• [PROBLEM DESCRIPTION] Write out, word for word, only the lines from the one containing "How distanced is" through the final line of the data.

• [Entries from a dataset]
┄┄┄┄┄┄

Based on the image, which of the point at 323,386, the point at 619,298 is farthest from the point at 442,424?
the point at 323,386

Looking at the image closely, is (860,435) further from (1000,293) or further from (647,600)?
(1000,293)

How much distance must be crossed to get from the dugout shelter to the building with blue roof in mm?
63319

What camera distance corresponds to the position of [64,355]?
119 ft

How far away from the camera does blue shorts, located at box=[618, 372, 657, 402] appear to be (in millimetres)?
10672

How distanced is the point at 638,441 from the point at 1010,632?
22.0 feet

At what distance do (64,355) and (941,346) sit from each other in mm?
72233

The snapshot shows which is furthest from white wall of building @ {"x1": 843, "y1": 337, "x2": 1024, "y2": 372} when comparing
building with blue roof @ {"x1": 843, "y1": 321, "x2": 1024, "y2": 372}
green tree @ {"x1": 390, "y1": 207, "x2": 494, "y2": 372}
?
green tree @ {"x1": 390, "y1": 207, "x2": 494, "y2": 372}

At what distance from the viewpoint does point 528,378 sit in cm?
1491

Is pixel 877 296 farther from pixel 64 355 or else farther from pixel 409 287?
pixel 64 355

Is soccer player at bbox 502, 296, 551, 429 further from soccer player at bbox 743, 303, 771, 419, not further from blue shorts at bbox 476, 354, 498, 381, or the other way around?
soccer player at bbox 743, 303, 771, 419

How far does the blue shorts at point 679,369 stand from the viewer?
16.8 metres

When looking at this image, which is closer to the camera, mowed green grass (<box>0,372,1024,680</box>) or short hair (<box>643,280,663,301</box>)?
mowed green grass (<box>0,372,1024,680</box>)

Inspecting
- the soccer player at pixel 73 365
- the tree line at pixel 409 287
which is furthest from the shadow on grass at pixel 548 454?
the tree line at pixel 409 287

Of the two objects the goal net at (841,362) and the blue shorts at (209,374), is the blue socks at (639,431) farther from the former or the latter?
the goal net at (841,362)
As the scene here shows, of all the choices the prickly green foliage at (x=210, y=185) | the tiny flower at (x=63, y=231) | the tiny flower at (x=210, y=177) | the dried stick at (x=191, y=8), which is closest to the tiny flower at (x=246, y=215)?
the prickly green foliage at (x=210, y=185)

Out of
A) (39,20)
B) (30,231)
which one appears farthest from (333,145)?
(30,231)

┄┄┄┄┄┄

• [SOLVED PROBLEM]
How distanced is the point at 638,441 from the point at 1010,632?
22.0 feet

At what distance do (64,355) and (941,346) sit from each other in mm?
72233

The snapshot shows which is furthest from white wall of building @ {"x1": 843, "y1": 337, "x2": 1024, "y2": 372} when comparing
building with blue roof @ {"x1": 843, "y1": 321, "x2": 1024, "y2": 372}
green tree @ {"x1": 390, "y1": 207, "x2": 494, "y2": 372}
?
green tree @ {"x1": 390, "y1": 207, "x2": 494, "y2": 372}

At what distance from the viewpoint does point 528,378 sit in cm?
1491

Is pixel 877 296 farther from pixel 64 355 or else farther from pixel 409 287?
pixel 64 355

Is soccer player at bbox 502, 296, 551, 429 further from soccer player at bbox 743, 303, 771, 419, not further from blue shorts at bbox 476, 354, 498, 381, or the other way around?
soccer player at bbox 743, 303, 771, 419

How far does the blue shorts at point 679,369 stand from the viewer?
16.8 metres

When looking at this image, which is closer to the camera, mowed green grass (<box>0,372,1024,680</box>) or short hair (<box>643,280,663,301</box>)?
mowed green grass (<box>0,372,1024,680</box>)

Inspecting
- the soccer player at pixel 73 365
- the tree line at pixel 409 287
which is furthest from the shadow on grass at pixel 548 454?
the tree line at pixel 409 287

Of the two objects the goal net at (841,362) and the blue shorts at (209,374), is the blue socks at (639,431) farther from the former or the latter?
the goal net at (841,362)
As the scene here shows, of all the choices the prickly green foliage at (x=210, y=185) | the tiny flower at (x=63, y=231) | the tiny flower at (x=210, y=177) | the dried stick at (x=191, y=8), which is closest to the tiny flower at (x=246, y=215)?
the prickly green foliage at (x=210, y=185)

Out of
A) (39,20)
B) (30,231)
which one appears farthest from (333,145)?
(30,231)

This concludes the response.